Seth Lipsky

Seth Lipsky

Opinion

Schumer’s dagger in de Blasio’s back

Sen. Chuck Schumer has this thing about daggers. It’s his favorite metaphor, as in his warning that eliminating the federal deduction for state and local taxes would be “a dagger to the heart of the people of New York.” Or that giving workers flex-time instead of overtime would be a “dagger to the heart of the middle class.”

It turns out that the latest dagger comes from the senator himself, and is aimed at the back of Bill de Blasio. There’s talk that, at a fund-raising event Thursday at the Wythe Hotel in Brooklyn and elsewhere around town, Schumer has been warning that de Blasio is making a mistake with his plan to raise taxes on the wealthy here in the city. Schumer’s office wouldn’t confirm it.

Reporters have been gamely trying to get Schumer to say this for the record, starting from the moment last month when Schumer endorsed de Blasio.
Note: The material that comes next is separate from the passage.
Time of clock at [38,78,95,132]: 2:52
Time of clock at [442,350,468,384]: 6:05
The senator “dodged,” as Newsday put it, a question about whether he supported de Blasio’s signature tax proposal.

That is a plan to jack up taxes on the segment of New Yorkers already paying the highest taxes, those making more than $500,000 a year. Asked about this, Schumer said it’s not his job to dictate city policies. Instead it looks like he’s going to make it his modus operandi to bad-mouth the next mayor’s tax strategy in private.

What Schumer has been stressing is that New York can’t live in isolation: It is in a competitive relationship with neighboring cities and states. Schumer makes it clear that he comprehends, even if de Blasio does not, that tax policies have consequences. If New York attacks wealthy people, they can leave — or move their businesses.
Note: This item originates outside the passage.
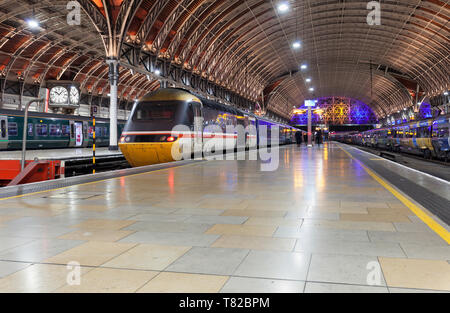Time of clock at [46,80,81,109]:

It would be wonderful were Schumer to stop there. But he’s no friend of the wealthy New Yorkers from whom he spends so much time seeking contributions; it’s not his aim to let them off without tax increases. His strategy would be to move the taxation that de Blasio wants to impose locally to the national level, through a more progressive tax system.
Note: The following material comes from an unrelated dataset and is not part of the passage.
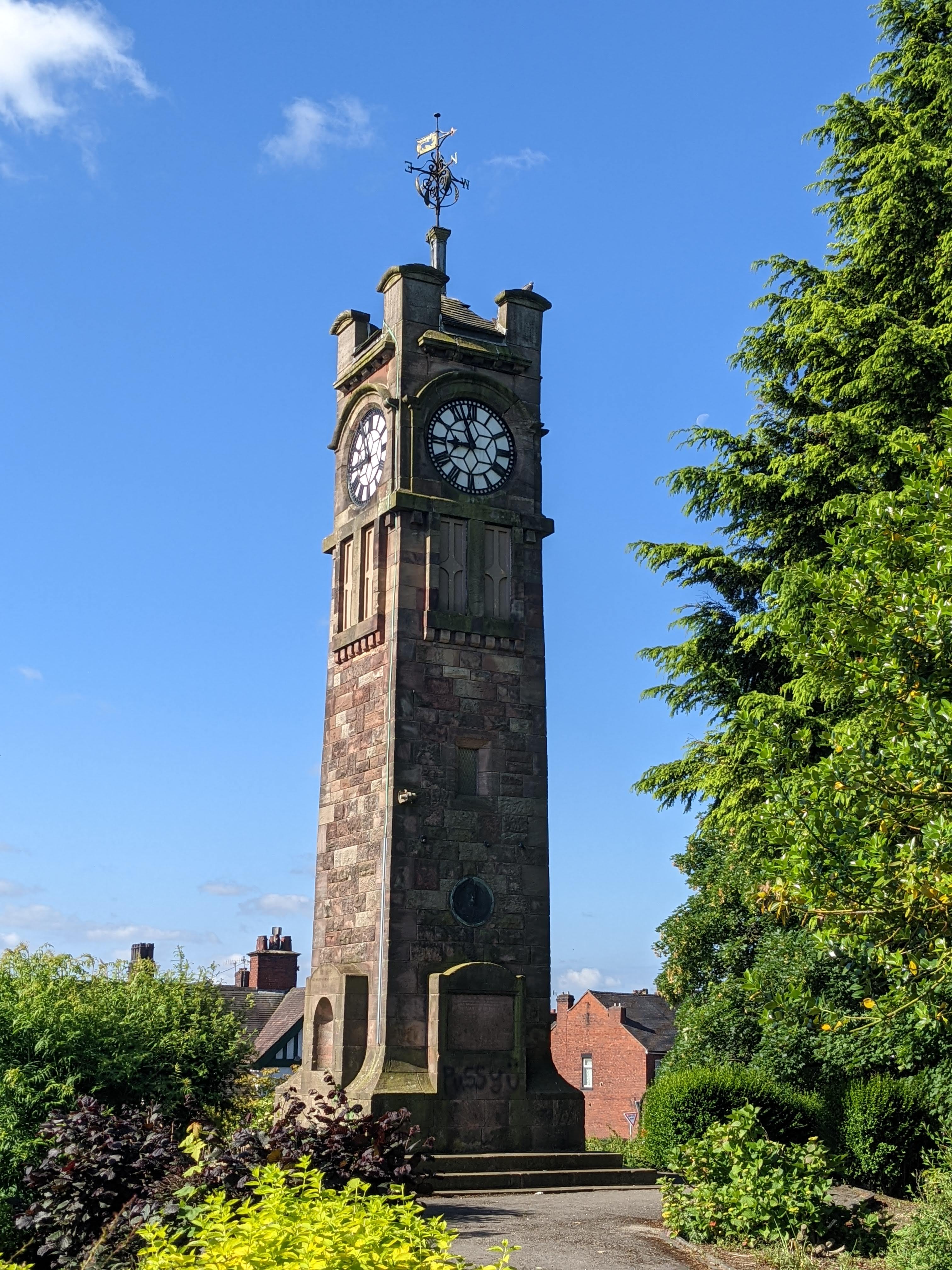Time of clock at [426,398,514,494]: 8:56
“The revenues side of the federal ledger is underperforming by historical standards,” Schumer declared in a National Press Club speech at the end of the last fiscal year, in which the federal leviathan raked in $2.435 trillion from taxpayers. Despite this, Schumer insisted, “we have a revenue problem.”

Schumer’s preferred approach is to target high earners for these allegedly necessary new revenues — on a vast scale: “You can gain about a trillion dollars from raising the top rate and having the estate tax go up,” he told Ezra Klein of The Washington Post.

Raising federal taxes has two advantages for the Schumerian Democrats. First, it would make it harder for New Yorkers to escape. If the taxing is done at the national level, it’s less easy for a New Yorker to escape it by moving his business to, say, Pennsylvania or the pro-growth paradise of Texas. Instead, New York taxpayers would be trapped by Schumer’s IRS.

Attacking New Yorkers’ income via the imposition of national taxes, moreover, would have another advantage, at least from Schumer’s point of view: It would expand the power of the federal government, whose interests Schumer represents in New York state.

Schumer is itching to be majority leader in the Senate. That’s not a position to which one is attracted because of the principles of limited government. It’s a position to which one is attracted if one wants to have a role in wielding federal power and inclines one toward maximizing federal revenues.

New York already sends the federal government far more money than it receives. Between 1990 and 2009, according to the calculations of the Economist magazine, the state’s taxpayers sent $956 billion more to Washington, DC, than New York received in federal spending — the largest gap of all 50 states.

The situation adds up to a potentially testy relationship between the man the polls say will be the next mayor and the man who hopes to accede to the leadership of the Senate. It suggests that if de Blasio wins the mayoralty, he will want to watch not only his wallet but his back.